BH: It’s going to be so wonderful. It progresses by decade. You have the introduction and then the 1970s, 1980s, 1990s and 2000s. There is an introduction to each decade and then they are made up of both published and unpublished materials from my archive.

It begins with part of a fabulous novel that I wrote in 1970 when I was living in a cabin on a river that had no electricity, and I had an old typewriter and I wrote 4 pages everyday, and when I was done I would go down to the river or hike or do whatever I wanted to. And then it moves into the 1980s and then the 1990s and finally the 2000s into my struggle with mortality and coming to the end of a life and dealing with illness and commitment as well. So it’s a broad collection of material that I hope will be an inspiration for young lesbian artists. I sort of see it as “Letters to a Young Poet” that Rilke wrote. Sort of a guidebook, but not really, because everybody will go their own way, but just something to give inspiration to say, somebody else has done it, somebody else hoed this row, I can do it too.

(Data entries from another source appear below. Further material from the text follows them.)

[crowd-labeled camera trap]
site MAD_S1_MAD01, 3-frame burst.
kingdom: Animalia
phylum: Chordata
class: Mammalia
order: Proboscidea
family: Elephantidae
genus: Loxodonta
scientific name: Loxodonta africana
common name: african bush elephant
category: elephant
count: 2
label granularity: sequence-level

MCM: Do you think you could have written this book at any other time?

BH: No. After Cancer, the first thing I wanted to do was to get my film archive in order and then to get my paper archives in order. After I did that, the editor at the Feminist Press contacted me and said it this book perfect for her. Because I had everything in order, it was a very smooth process.

MCM: When will it be out?

BH: March 2010. And it will come out in conjunction with a Retrospective at the MOMA in New York and at the Reina Sofía in Madrid, the Tate Modern in London, and I hope a museum or cinemathèque in Paris.

Barbara Hammer was born on May 15, 1939 in Hollywood, California. She is a visual artist working primarily in film and video and has made over 80 works in a career that spans over 30 years. She is considered a pioneer of queer cinema.Her experimental films of the 1970’s often dealt with taboo subjects such as menstruation, female orgasm and lesbian sexuality. In the 80’s she used optical printing to explore perception and the fragility of 16mm film life itself. Her documentaries tell the stories of marginalized peoples who have been hidden from history and are often essay films that are multi-leveled and engage audiences viscerally and intellectually with the goal of activating them to make social change.

Hammer’s experimental documentary film on cancer and hope, A Horse Is Not A Metaphor, which she premiered in June, 2008 at the 32nd Frameline International Lesbian and Gay Film Festival in San Francisco and February, 2009 at DocFortnight at the Museum of Modern Art, New York. It won the Teddy Award for Best Short Film at the 2009 Berlinale and Second Prize at the Black Maria Film Festival. It was selected for Punta de Vista Film Festival, Torino Gay and Lesbian Film Festival, International Women’s Film Festival Dortmund/Koln, and Festival de Films des Femmes Creteil among others.